Afincada en una tierra que alguna vez fue la de los míticos etruscos, aquel pueblo que habitó la península algunos siglos antes de que los romanos comenzaran a apropiársela, la familia de Gelsomina se dedica a la apicultura y la producción artesanal de miel. El grupo lo completan su madre, sus tres hermanitas, Cocó, una amiga de la madre, quienes viven de manera casi ascética a instancias sobre todo de Wolfgang, padre cascarrabias que está en contra de casi todo contacto con las estructuras sociales y que cree fervientemente en que no falta mucho para el fin del mundo. Criadas en ese universo de una libertad que lo es sólo en apariencia, Gelsomina y sus hermanas casi no conocen como es la vida lejos de esa casa destartalada, del trabajo en los colmenares, de los juegos en las playas del lago o del pueblito vecino. Viven ahí, sometidas a esa excéntrica reclusión al aire libre que les impone el pater familias, casi como en la prehistoria.

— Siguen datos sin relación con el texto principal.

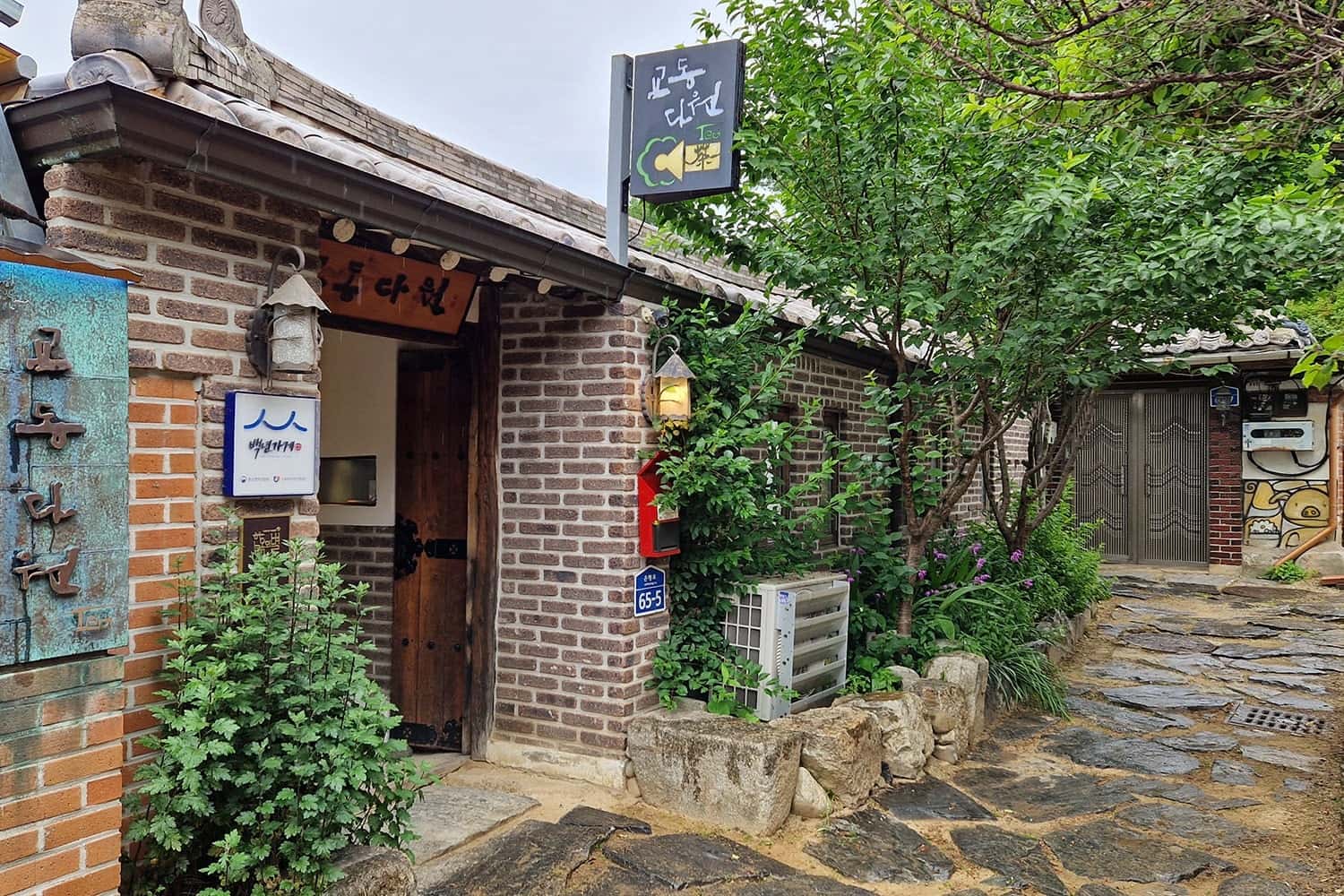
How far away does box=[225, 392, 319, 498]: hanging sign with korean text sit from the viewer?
9.99 ft

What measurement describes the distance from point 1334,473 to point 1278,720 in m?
7.72

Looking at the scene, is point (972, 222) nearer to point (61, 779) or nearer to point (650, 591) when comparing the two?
point (650, 591)

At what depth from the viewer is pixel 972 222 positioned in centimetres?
549

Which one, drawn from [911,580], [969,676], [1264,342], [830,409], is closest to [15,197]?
[911,580]

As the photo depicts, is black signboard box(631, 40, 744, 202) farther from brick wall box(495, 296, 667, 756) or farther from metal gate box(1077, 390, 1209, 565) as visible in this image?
metal gate box(1077, 390, 1209, 565)

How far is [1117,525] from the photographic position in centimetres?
1468

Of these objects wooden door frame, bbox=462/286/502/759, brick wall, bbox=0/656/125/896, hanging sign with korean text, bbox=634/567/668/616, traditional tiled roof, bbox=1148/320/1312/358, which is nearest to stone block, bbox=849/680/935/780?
hanging sign with korean text, bbox=634/567/668/616

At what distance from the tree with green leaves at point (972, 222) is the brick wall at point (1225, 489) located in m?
8.57

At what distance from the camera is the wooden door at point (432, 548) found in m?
5.27

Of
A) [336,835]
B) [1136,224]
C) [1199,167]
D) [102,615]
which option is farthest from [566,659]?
[1199,167]

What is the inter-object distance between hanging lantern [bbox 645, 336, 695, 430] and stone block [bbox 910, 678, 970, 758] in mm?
2259

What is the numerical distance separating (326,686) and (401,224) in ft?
5.63

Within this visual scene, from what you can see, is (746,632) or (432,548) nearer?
(746,632)

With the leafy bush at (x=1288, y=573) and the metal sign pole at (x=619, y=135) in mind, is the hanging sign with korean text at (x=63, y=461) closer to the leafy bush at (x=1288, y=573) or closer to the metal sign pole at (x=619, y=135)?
the metal sign pole at (x=619, y=135)
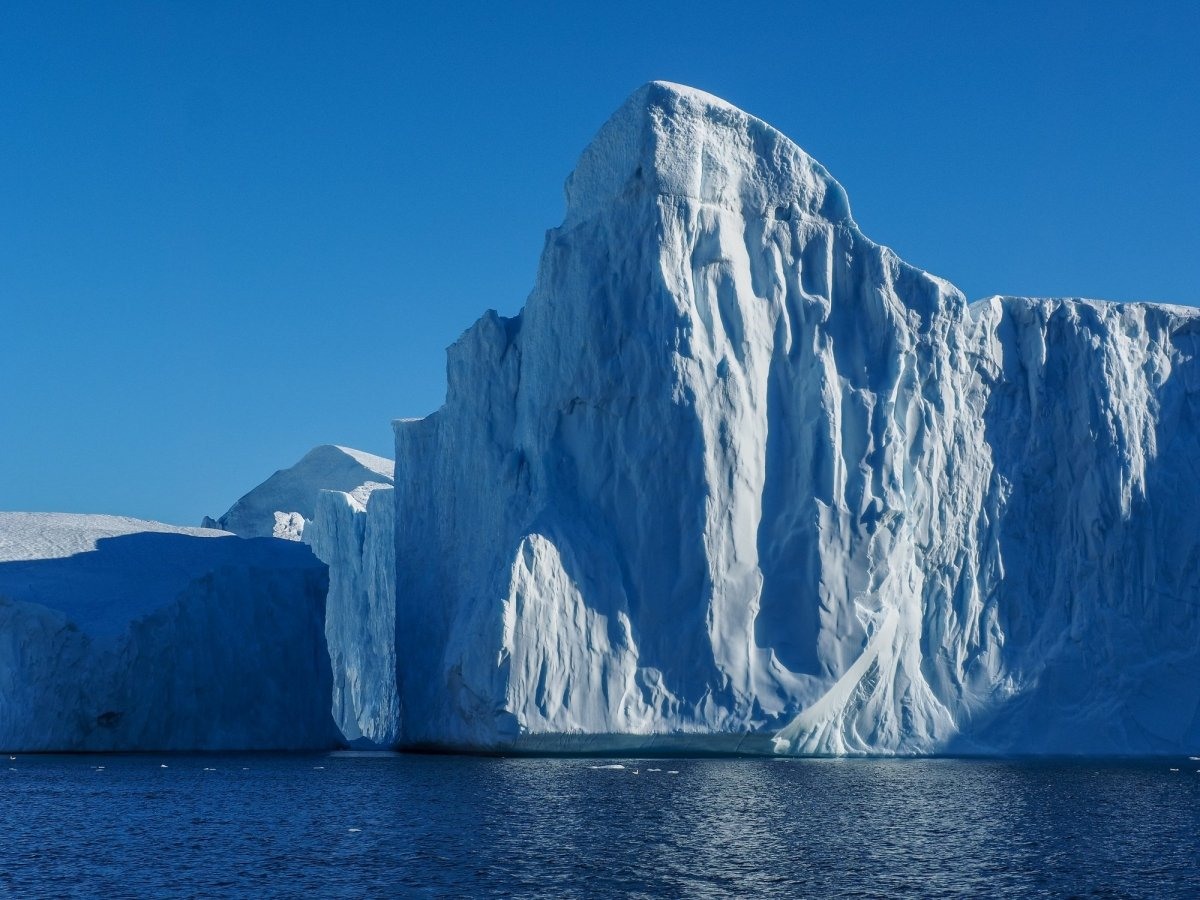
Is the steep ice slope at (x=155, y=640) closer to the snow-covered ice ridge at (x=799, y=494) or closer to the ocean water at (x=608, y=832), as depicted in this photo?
the snow-covered ice ridge at (x=799, y=494)

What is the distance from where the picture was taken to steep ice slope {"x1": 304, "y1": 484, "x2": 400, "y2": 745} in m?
33.2

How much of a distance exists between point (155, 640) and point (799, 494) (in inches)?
441

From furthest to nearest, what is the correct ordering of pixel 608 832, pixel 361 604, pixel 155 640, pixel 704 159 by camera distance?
1. pixel 361 604
2. pixel 155 640
3. pixel 704 159
4. pixel 608 832

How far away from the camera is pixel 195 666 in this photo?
24922 millimetres

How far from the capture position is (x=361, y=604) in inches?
1390

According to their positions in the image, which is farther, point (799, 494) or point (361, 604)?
point (361, 604)

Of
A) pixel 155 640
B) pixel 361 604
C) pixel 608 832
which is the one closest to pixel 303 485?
pixel 361 604

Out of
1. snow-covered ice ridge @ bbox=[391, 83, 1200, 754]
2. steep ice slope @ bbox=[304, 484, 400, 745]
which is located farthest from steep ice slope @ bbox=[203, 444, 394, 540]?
snow-covered ice ridge @ bbox=[391, 83, 1200, 754]

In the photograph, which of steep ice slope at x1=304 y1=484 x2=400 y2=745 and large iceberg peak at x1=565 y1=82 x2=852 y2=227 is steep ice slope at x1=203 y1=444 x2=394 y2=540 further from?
large iceberg peak at x1=565 y1=82 x2=852 y2=227

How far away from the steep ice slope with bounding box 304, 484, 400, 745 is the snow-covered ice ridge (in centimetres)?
893

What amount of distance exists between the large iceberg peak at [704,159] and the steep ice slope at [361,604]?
12.5 metres

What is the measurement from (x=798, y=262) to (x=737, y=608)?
559 centimetres

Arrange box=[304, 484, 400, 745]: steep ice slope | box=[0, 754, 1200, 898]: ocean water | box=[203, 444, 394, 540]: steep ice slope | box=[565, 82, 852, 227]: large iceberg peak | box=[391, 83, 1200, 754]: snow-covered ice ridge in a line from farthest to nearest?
1. box=[203, 444, 394, 540]: steep ice slope
2. box=[304, 484, 400, 745]: steep ice slope
3. box=[565, 82, 852, 227]: large iceberg peak
4. box=[391, 83, 1200, 754]: snow-covered ice ridge
5. box=[0, 754, 1200, 898]: ocean water

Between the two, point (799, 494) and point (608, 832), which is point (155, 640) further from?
point (608, 832)
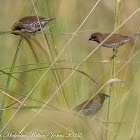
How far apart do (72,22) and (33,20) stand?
430 millimetres

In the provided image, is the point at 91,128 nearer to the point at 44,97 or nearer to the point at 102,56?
the point at 44,97

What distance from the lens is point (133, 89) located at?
6.18 ft

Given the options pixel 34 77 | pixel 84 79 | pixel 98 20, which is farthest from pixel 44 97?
pixel 98 20

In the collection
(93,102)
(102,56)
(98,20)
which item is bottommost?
(93,102)

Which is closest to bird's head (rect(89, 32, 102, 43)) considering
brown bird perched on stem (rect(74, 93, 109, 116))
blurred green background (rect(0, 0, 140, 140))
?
blurred green background (rect(0, 0, 140, 140))

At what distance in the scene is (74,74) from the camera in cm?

Así, como prehistoria, define esa vida rural Milly Catena, una conductora de televisión que llega con todo su equipo para grabar una especie de reality show en el que las familias de aquella región, una de las más agrestes de Italia, competirán entre sí disfrazadas de etruscos. La cosa tiene su gracia, porque es muy poco lo que se sabe de este pueblo antiguo, de cual han quedado muy pocos rastros históricos. Para estas cuatro chicas que apenas conocen el mundo, encontrarse por sorpresa con el rodaje fellinesco de los avances publicitarios del programa y con la exuberante Catena disfrazada de algo así como una diosa etrusca, resulta una forma tan maravillosa como violenta de empezar a conocer qué hay más allá de su aislamiento. Tan seducida queda Gelsomina con la figura de Catena (interpretada por la eficiente y bella Monica Bellucci) y con la posibilidad de ganar ese concurso que le permitiría a su familia aspirar a una vida mejor, que hasta llega a enfrentarse a Wolfgang e incluso a desobedecerlo, impulsada por el deseo. Rohrwacher consigue entrelazar con delicadeza las diferentes instancias que conviven en Gelsomina, desde la relación de amor-odio con su hermana menor a la lealtad con su madre y de la devoción por un padre para quien ella es la niña de sus ojos, a la inocente traición a la que la empuja el propio espíritu de su incipientemente pubertad. Entre sus mayores logros está el de retratar de un modo extraordinario ese mundo de infancia en disolución, con los lenguajes privados compartidos entre hermanas y sus fantasías iniciáticas, al que los colores y las texturas estivales parecen destacar todavía más. Desde ahí, la directora y guionista compone una fábula acerca del crecimiento de gran potencia dramática y exquisita gracia narrativa.